> TAREA
Cuenta las líneas de los datos de abajo que contienen la palabra "image". Responde solo con el número.
──────────
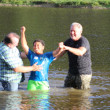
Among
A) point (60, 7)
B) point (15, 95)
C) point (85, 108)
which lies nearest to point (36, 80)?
point (15, 95)

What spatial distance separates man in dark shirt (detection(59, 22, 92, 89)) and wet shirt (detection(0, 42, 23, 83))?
4.01ft

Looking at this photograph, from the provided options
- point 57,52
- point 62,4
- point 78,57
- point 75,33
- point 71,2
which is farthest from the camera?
point 71,2

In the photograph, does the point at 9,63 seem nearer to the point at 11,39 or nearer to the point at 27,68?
the point at 27,68

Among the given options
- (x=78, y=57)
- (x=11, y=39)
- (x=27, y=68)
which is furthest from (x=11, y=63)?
(x=78, y=57)

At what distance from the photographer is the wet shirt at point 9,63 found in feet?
28.4

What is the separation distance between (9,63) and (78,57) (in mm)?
1647

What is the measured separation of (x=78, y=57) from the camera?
9273 millimetres

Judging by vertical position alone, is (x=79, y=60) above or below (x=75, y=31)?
below

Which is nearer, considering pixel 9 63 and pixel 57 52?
pixel 9 63

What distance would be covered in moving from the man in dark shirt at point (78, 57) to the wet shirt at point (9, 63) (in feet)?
4.01

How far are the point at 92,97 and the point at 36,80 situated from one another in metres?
1.55

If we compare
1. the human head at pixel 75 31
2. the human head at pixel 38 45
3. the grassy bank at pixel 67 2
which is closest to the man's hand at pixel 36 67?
the human head at pixel 38 45

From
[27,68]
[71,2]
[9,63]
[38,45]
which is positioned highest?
[71,2]

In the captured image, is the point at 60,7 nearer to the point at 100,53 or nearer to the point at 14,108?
the point at 100,53
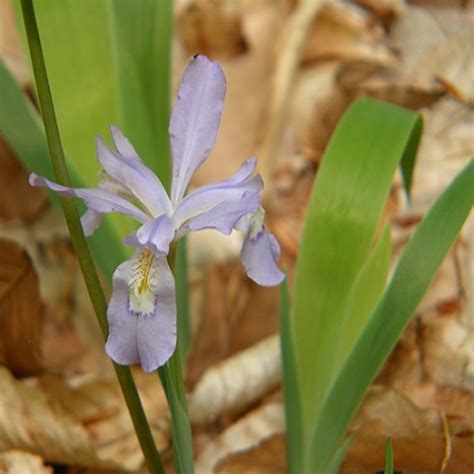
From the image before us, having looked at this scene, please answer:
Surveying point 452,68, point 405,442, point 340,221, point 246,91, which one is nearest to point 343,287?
point 340,221

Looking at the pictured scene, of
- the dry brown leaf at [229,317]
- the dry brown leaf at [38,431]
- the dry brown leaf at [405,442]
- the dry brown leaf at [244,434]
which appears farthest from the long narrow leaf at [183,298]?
the dry brown leaf at [405,442]

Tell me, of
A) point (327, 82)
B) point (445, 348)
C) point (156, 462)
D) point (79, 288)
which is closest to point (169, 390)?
point (156, 462)

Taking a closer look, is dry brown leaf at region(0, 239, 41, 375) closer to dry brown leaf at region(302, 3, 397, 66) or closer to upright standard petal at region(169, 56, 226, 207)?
upright standard petal at region(169, 56, 226, 207)

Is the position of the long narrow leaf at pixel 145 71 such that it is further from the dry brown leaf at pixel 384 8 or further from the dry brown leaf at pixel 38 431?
the dry brown leaf at pixel 384 8

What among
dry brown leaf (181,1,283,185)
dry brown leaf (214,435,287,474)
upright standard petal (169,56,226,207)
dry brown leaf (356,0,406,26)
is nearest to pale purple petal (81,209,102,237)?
upright standard petal (169,56,226,207)

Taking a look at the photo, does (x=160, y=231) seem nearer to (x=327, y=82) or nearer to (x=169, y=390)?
(x=169, y=390)

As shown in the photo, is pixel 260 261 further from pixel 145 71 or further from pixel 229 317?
pixel 229 317
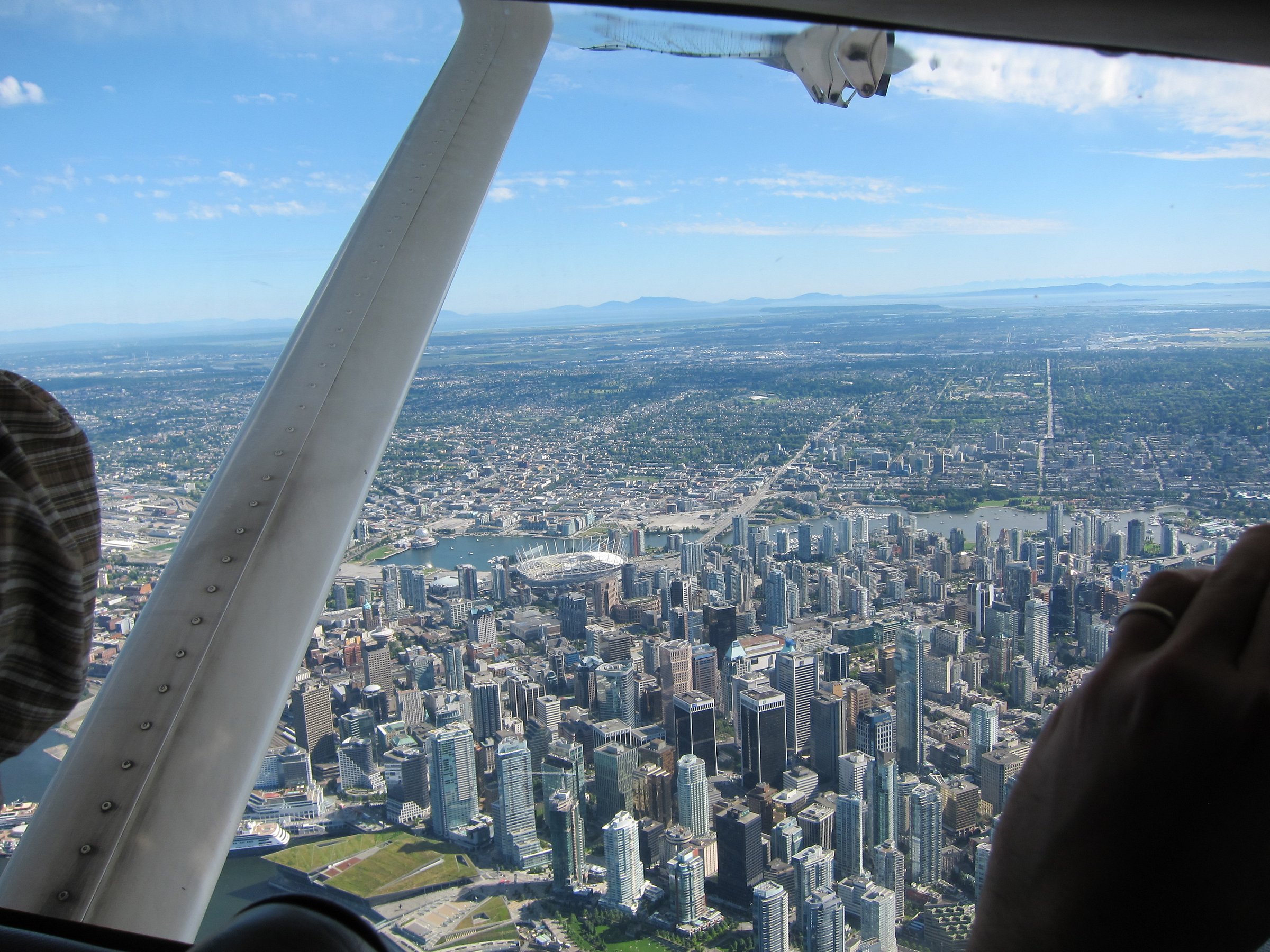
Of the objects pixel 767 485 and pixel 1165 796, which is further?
pixel 767 485

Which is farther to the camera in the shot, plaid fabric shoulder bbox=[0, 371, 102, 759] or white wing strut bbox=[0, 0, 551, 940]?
white wing strut bbox=[0, 0, 551, 940]

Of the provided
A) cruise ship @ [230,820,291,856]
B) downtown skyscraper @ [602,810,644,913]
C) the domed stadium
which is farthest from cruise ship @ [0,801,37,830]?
the domed stadium

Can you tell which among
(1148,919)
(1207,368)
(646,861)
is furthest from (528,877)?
(1207,368)

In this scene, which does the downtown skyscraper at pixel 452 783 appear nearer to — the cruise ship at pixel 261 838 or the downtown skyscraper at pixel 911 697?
the cruise ship at pixel 261 838

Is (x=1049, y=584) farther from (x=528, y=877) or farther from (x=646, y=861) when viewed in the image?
(x=528, y=877)

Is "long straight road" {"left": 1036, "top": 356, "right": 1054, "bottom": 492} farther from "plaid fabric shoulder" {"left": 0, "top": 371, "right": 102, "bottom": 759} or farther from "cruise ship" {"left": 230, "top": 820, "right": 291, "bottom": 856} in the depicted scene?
"plaid fabric shoulder" {"left": 0, "top": 371, "right": 102, "bottom": 759}

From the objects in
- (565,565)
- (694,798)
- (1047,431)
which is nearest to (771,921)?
(694,798)

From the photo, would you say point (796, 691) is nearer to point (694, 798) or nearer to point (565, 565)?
point (694, 798)
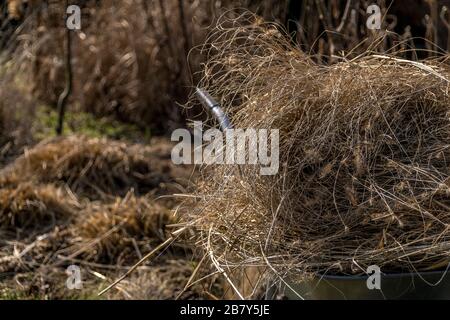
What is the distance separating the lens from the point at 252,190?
2090mm

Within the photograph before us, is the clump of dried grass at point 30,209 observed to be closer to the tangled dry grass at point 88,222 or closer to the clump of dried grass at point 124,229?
the tangled dry grass at point 88,222

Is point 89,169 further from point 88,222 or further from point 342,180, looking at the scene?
point 342,180

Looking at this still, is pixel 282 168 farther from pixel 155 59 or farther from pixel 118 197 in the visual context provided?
pixel 155 59

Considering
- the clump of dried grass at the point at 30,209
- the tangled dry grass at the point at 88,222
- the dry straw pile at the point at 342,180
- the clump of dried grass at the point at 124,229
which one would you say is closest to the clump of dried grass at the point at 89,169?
the tangled dry grass at the point at 88,222

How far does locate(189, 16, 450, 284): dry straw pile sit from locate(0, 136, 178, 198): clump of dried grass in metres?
2.17

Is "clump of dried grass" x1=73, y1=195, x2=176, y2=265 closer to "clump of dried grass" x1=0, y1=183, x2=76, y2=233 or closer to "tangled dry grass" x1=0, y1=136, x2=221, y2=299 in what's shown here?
"tangled dry grass" x1=0, y1=136, x2=221, y2=299

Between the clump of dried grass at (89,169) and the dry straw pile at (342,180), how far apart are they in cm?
217

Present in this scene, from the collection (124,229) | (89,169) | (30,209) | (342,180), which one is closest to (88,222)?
(124,229)

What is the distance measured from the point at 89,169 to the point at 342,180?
257 centimetres

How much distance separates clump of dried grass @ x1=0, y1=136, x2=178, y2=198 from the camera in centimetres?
435

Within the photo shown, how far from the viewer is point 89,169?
14.5 ft

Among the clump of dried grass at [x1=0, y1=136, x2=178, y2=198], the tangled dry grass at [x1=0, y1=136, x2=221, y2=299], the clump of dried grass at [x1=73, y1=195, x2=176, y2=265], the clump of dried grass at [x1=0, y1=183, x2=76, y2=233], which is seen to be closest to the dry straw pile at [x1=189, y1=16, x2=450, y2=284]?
the tangled dry grass at [x1=0, y1=136, x2=221, y2=299]

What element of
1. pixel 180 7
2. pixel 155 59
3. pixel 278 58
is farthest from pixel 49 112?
pixel 278 58
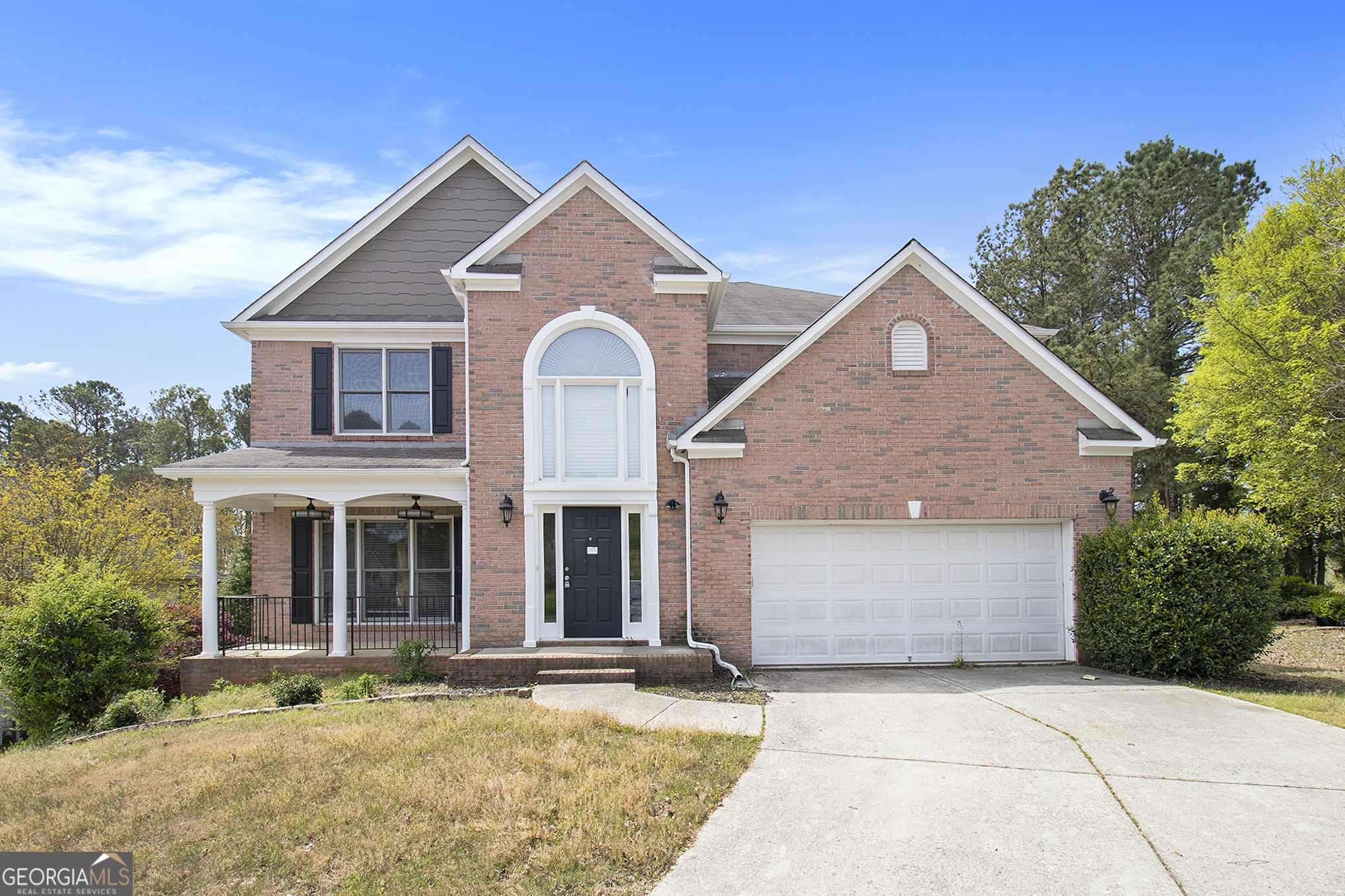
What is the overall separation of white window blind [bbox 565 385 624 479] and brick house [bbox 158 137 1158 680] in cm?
3

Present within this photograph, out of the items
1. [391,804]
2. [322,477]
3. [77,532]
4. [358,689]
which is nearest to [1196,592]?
[391,804]

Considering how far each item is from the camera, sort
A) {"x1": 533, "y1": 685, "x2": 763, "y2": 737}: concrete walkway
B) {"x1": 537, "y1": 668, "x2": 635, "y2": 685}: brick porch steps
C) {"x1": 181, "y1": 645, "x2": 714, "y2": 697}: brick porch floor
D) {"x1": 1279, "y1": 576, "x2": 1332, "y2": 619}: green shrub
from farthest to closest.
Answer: {"x1": 1279, "y1": 576, "x2": 1332, "y2": 619}: green shrub → {"x1": 181, "y1": 645, "x2": 714, "y2": 697}: brick porch floor → {"x1": 537, "y1": 668, "x2": 635, "y2": 685}: brick porch steps → {"x1": 533, "y1": 685, "x2": 763, "y2": 737}: concrete walkway

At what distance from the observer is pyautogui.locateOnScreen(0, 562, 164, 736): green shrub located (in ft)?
34.9

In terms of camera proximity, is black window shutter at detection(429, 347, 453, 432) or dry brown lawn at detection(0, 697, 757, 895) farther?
black window shutter at detection(429, 347, 453, 432)

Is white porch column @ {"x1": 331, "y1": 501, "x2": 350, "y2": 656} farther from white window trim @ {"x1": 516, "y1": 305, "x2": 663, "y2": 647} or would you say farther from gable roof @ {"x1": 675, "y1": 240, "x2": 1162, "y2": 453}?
gable roof @ {"x1": 675, "y1": 240, "x2": 1162, "y2": 453}

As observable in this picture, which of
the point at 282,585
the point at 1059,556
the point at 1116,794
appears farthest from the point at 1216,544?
the point at 282,585

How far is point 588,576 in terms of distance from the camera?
467 inches

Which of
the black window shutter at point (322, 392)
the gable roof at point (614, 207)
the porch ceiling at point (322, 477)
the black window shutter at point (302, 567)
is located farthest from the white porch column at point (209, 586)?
the gable roof at point (614, 207)

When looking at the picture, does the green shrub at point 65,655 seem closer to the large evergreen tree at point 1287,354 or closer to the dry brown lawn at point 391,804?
the dry brown lawn at point 391,804

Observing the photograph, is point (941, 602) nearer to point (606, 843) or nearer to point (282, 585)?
point (606, 843)

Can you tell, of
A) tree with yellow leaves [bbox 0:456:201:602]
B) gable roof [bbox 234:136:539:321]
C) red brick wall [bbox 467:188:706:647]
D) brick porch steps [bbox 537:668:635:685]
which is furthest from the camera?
tree with yellow leaves [bbox 0:456:201:602]

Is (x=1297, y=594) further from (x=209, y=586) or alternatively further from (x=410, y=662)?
(x=209, y=586)

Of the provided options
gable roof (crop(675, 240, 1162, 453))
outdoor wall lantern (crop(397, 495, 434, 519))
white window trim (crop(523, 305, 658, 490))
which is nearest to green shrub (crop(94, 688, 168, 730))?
outdoor wall lantern (crop(397, 495, 434, 519))

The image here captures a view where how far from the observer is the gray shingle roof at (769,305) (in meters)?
14.6
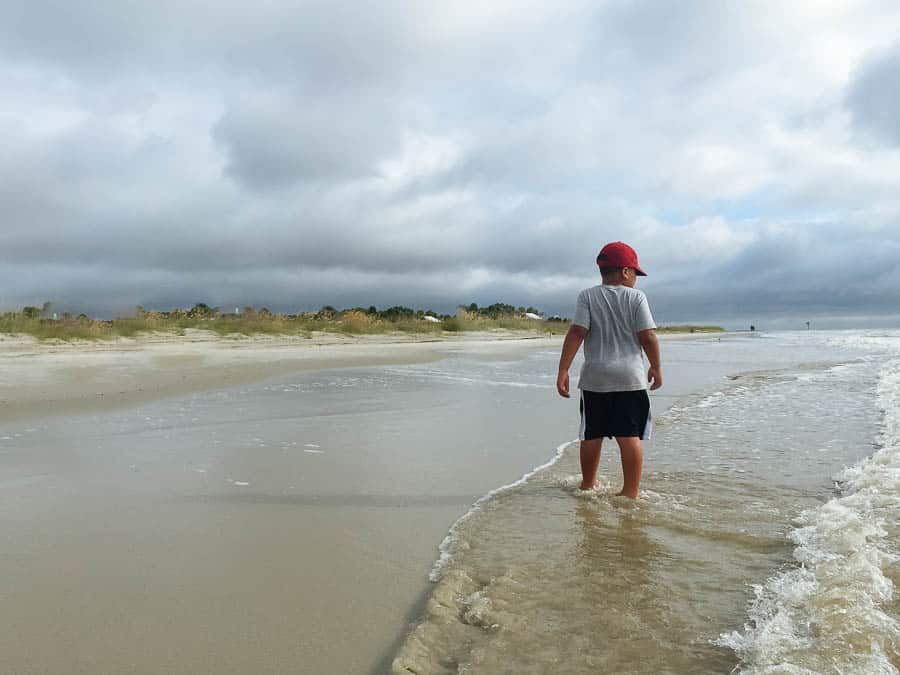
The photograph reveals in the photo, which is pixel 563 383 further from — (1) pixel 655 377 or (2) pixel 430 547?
(2) pixel 430 547

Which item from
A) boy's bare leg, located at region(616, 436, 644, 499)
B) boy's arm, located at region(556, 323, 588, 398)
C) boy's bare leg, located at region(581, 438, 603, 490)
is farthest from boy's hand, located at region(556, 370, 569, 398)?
boy's bare leg, located at region(616, 436, 644, 499)

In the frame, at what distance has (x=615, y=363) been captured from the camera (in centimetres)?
441

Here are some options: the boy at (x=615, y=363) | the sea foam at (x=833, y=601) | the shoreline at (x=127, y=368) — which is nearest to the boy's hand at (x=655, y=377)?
the boy at (x=615, y=363)

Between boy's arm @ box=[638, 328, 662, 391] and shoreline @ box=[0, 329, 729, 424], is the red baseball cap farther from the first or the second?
shoreline @ box=[0, 329, 729, 424]

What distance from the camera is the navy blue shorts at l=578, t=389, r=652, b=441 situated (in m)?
4.34

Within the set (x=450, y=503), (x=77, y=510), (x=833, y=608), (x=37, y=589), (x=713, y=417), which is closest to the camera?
(x=833, y=608)

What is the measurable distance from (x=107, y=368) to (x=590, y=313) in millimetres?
12708

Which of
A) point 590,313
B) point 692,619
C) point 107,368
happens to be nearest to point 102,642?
point 692,619

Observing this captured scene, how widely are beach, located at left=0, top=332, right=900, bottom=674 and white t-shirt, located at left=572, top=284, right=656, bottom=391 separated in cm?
87

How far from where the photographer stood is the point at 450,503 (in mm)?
4246

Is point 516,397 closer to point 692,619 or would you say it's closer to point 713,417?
point 713,417

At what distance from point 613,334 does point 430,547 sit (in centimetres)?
208

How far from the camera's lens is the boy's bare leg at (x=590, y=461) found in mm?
4527

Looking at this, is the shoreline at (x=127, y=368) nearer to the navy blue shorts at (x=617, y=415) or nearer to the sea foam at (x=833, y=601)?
the navy blue shorts at (x=617, y=415)
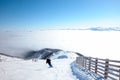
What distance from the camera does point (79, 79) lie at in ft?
42.4

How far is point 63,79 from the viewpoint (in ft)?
42.5

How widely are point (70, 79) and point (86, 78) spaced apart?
114 cm

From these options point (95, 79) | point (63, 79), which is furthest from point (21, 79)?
point (95, 79)

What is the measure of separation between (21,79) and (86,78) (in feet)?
15.3

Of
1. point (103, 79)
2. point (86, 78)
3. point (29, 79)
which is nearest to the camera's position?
point (103, 79)

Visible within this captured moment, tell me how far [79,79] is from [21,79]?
417 cm

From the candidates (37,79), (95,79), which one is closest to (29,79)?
(37,79)

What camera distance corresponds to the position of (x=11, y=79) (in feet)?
44.9

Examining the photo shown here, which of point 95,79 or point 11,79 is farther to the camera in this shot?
point 11,79

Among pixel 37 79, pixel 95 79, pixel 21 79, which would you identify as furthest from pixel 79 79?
pixel 21 79

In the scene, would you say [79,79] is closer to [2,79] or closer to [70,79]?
[70,79]

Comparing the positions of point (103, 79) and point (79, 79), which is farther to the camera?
point (79, 79)

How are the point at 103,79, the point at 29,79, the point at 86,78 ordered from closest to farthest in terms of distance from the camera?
1. the point at 103,79
2. the point at 86,78
3. the point at 29,79

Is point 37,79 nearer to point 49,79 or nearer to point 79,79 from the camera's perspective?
point 49,79
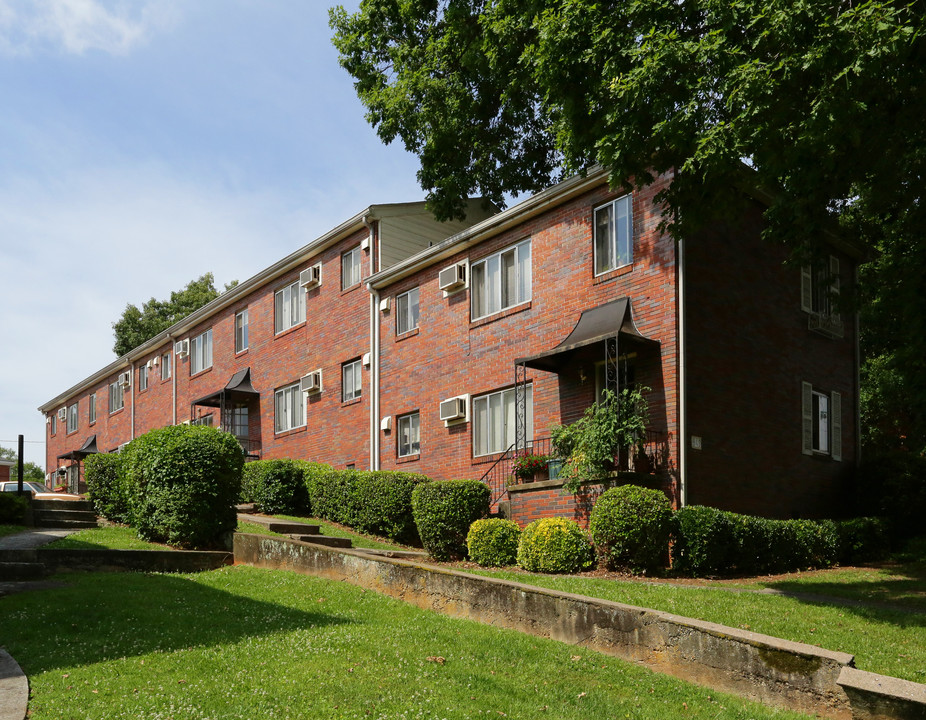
──────────
> RESPUESTA ESPERADA
4